TEXT EXCERPT:
+ + +

We put on all our gear this morning as it was a chilly 8 degrees. Balaclavas, jumpers, face masks, 2 pairs of trousers under our riding pants, gortex liners and rain suits all made an appearance today. It can be a bit restrictive, but also cosy warm if the wind keeps out
Five kilometers down the road we met a grey, gravel roadway. Lynn motioned us to pass and we said we’d meet at the border control of Argentina, all going well. I thought it was going to be a small patch of gravel road like before, a couple of K’s or so, but as we motored along, me in the lead, we came upon a sign about 10kms in……San Sebastian 100kms. Oh God, surely not all on gravel road!
I had a couple of big scares, well, three actually, where the bike (and I) were fishtailing through the gravel which had mounted up at various points along the track, and I had to stand up on the foot pegs to regain some control of the bike, heart pounding.
At one stage a ute in front of me stopped on a rise to give a lift to a bloke with a push bike. It all nearly came to grief when the cyclist came out into the centre of the road to load his bike into the back of the ute. I couldn’t pull over very far as I could not see what was coming over the rise, and the gravel had mounded up in the centre of the road. It was a tight squeeze as I brushed past the cyclist and shouted "Watch out!", He couldn’t have heard me coming with the wind blowing and he got a hell of a fright, firstly from me and then as Des came whizzing by
Unfortunately Des got a shock, when he couldn’t spot me in his rear vision mirror. I had pulled off the road slightly just into a verge because I thought my front tyre (which was pretty bald by now) had gone down. Also my day-bag kept coming down onto my seat when I stood on the foot pegs and I had to shinney it up again with my bum to sit down. Des saw that the bike was still upright, thank God, and I motioned that I was OK.
The corrugated washboard of a road in the last 10 kms played merry hell with my wrist and I could envisage myself running for the anti-inflammatory when I arrived at my destination.

+ + +

TASK REQUIREMENTS:
1: Retype the motorbike ride passage word for word, beginning at the words "I had a couple" and stopping after "bike, heart pounding.".
2: Write what comes next in the motorbike ride passage, picking up after its final sentence.

+ + +

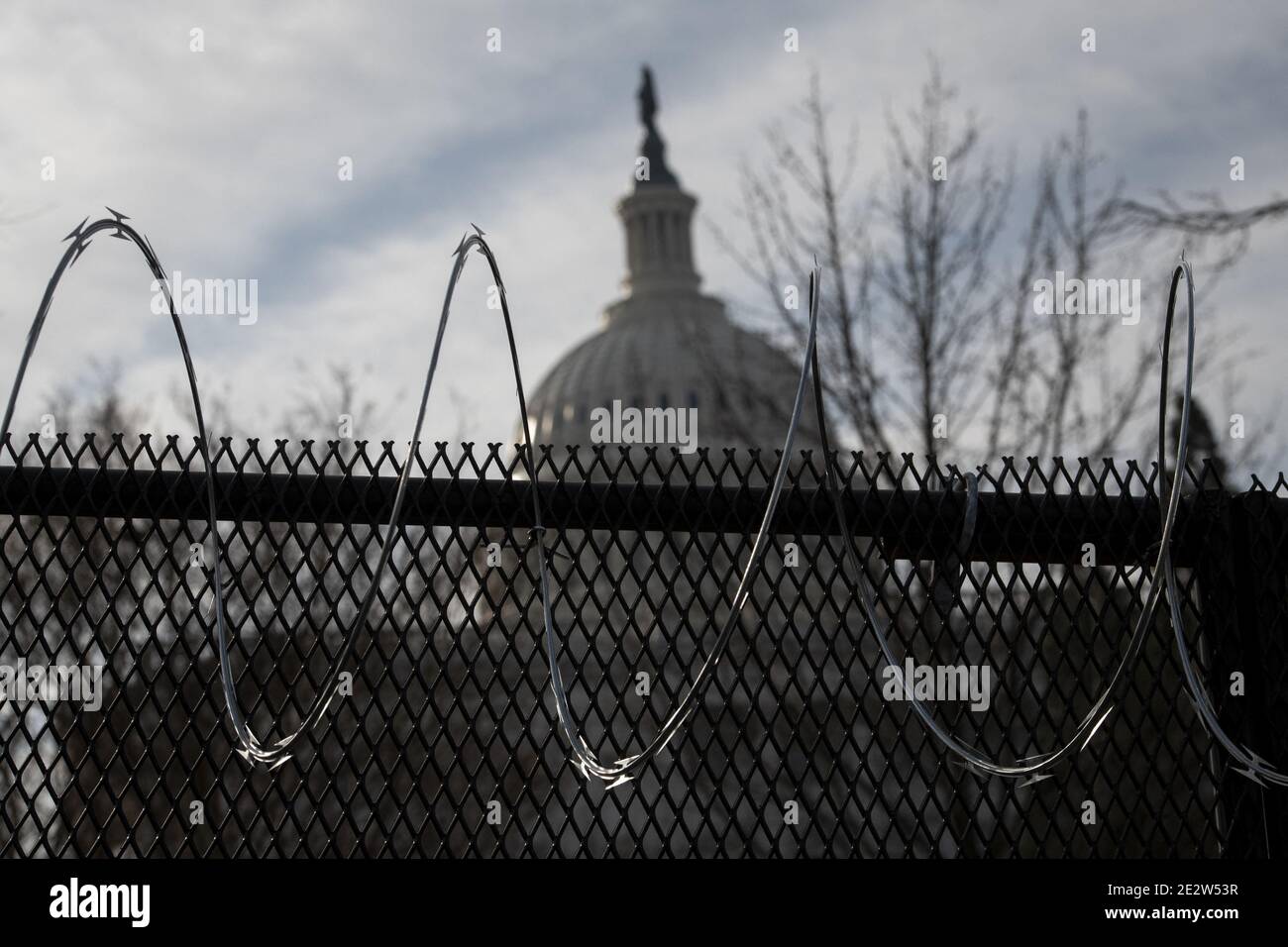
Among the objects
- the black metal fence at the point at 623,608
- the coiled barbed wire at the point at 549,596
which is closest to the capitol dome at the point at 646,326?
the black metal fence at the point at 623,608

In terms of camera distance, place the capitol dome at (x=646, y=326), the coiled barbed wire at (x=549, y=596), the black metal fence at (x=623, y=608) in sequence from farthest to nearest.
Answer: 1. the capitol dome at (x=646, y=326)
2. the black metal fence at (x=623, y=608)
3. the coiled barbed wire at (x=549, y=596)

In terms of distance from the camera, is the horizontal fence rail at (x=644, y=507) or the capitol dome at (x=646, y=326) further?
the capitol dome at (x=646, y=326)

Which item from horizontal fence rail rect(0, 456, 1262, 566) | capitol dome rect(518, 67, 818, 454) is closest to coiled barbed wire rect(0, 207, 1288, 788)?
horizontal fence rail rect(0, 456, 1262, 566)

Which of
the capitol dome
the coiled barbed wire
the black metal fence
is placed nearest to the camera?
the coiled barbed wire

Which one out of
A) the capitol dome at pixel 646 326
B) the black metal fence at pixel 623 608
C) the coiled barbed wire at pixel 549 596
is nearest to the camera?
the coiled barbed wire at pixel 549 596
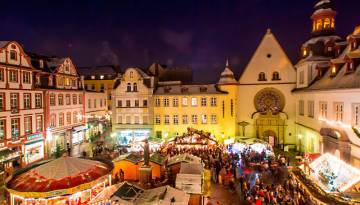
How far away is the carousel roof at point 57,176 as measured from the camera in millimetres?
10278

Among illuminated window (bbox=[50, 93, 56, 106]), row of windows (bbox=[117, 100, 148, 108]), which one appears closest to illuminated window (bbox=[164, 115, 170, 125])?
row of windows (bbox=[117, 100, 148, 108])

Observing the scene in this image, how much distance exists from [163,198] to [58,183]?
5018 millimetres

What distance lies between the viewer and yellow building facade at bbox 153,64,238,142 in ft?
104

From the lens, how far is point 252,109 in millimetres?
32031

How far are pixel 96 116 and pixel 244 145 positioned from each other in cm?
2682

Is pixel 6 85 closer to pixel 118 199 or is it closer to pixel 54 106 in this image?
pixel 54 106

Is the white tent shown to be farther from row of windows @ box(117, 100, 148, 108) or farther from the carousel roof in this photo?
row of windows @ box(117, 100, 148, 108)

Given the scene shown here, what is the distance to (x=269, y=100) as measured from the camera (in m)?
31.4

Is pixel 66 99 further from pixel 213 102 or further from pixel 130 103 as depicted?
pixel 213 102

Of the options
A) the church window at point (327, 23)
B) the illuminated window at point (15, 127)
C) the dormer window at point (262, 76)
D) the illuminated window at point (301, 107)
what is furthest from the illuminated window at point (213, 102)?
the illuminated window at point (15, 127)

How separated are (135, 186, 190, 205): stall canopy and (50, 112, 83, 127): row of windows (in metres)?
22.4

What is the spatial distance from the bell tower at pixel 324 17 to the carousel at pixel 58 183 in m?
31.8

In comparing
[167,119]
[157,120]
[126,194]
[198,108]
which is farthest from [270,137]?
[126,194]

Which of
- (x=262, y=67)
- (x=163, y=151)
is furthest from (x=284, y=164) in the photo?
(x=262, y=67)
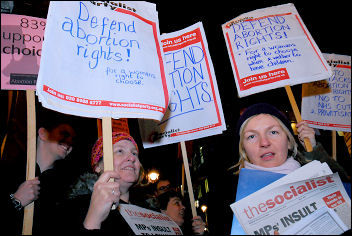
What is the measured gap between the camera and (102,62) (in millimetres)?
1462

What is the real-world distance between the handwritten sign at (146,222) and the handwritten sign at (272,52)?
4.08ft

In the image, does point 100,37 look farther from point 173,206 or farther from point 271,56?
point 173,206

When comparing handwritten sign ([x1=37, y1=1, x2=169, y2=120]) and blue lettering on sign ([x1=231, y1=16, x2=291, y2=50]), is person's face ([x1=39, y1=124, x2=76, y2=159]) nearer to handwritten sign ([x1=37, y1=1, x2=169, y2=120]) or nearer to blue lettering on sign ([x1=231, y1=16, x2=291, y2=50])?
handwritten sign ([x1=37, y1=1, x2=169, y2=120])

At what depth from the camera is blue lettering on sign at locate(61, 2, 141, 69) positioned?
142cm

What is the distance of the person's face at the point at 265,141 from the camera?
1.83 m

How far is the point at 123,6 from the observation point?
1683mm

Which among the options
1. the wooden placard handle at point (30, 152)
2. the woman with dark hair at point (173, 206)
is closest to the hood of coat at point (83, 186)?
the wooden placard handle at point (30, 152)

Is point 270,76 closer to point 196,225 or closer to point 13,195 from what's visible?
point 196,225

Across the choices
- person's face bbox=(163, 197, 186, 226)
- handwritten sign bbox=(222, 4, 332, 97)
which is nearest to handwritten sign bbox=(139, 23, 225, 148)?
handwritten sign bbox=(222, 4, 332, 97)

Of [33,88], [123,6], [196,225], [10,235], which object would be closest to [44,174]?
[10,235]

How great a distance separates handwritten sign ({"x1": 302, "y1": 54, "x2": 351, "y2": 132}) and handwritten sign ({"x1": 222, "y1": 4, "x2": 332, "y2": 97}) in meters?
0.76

+ + +

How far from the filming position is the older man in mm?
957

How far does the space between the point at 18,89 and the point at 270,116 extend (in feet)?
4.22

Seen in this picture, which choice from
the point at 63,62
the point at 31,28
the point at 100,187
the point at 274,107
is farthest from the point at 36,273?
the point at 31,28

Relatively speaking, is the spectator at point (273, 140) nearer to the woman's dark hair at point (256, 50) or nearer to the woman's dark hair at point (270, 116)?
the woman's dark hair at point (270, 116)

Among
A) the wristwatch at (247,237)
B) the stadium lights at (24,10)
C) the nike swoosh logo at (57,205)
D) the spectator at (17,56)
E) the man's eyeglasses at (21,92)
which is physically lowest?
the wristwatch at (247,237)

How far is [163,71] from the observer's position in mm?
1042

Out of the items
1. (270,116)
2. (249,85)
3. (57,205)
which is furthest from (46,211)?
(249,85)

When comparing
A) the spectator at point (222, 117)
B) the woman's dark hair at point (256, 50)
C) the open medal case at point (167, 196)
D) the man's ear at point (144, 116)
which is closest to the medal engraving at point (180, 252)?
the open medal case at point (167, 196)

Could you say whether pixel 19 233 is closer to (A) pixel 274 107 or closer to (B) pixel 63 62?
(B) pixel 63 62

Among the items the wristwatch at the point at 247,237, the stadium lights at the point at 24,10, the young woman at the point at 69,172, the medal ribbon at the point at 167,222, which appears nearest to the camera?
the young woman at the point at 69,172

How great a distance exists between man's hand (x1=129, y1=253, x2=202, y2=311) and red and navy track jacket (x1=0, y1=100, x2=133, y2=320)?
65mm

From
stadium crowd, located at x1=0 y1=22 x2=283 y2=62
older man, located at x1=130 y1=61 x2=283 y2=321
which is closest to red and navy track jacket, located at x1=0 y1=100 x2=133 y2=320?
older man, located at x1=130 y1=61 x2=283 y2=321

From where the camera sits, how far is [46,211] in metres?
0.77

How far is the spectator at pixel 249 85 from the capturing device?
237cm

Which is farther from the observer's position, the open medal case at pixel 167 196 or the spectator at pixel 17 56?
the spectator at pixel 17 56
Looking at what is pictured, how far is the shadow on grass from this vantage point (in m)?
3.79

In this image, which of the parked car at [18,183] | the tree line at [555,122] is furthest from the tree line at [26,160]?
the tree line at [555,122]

+ + +

TASK RESPONSES:
1:
I had a couple of big scares, well, three actually, where the bike (and I) were fishtailing through the gravel which had mounted up at various points along the track, and I had to stand up on the foot pegs to regain some control of the bike, heart pounding.

2:
At the border of Chile, we did the carnet and passport thing, checked out of Chile, and rode 12kms down the (bitumen, ahhh) road to enter into Argentina, again. Such waste of time. One would think Chile and Argentina could come to some arrangement with this small section of land of about 200kms, which one has to cross into and out of Chile to get into Argentina again to go to Ushuaia
We passed many oil and gas derricks in Argentina, as we had before in the stretch going to Comodoro Rivadavia. The oil pumps were rhythmically bobbing their heads up and down like big black birds. The roads were sealed and good, and at one point extremely wide, like that section was used as a runway for aircraft, perhaps during the Maldives/Falklands war.
It was very picturesque in this area with smooth, green mountains on our right interrupted by the grey roadway and then continuing on the left with a bowl shape which supported cows and guanacos. The grass in the huge bowl area was short and lush looking, with some natural dams with water for the animals. A fox with a black ringed tail ran in front of my bike and I got a good look at the little fellow. The ride in this area was magnificent with these mountains and valleys.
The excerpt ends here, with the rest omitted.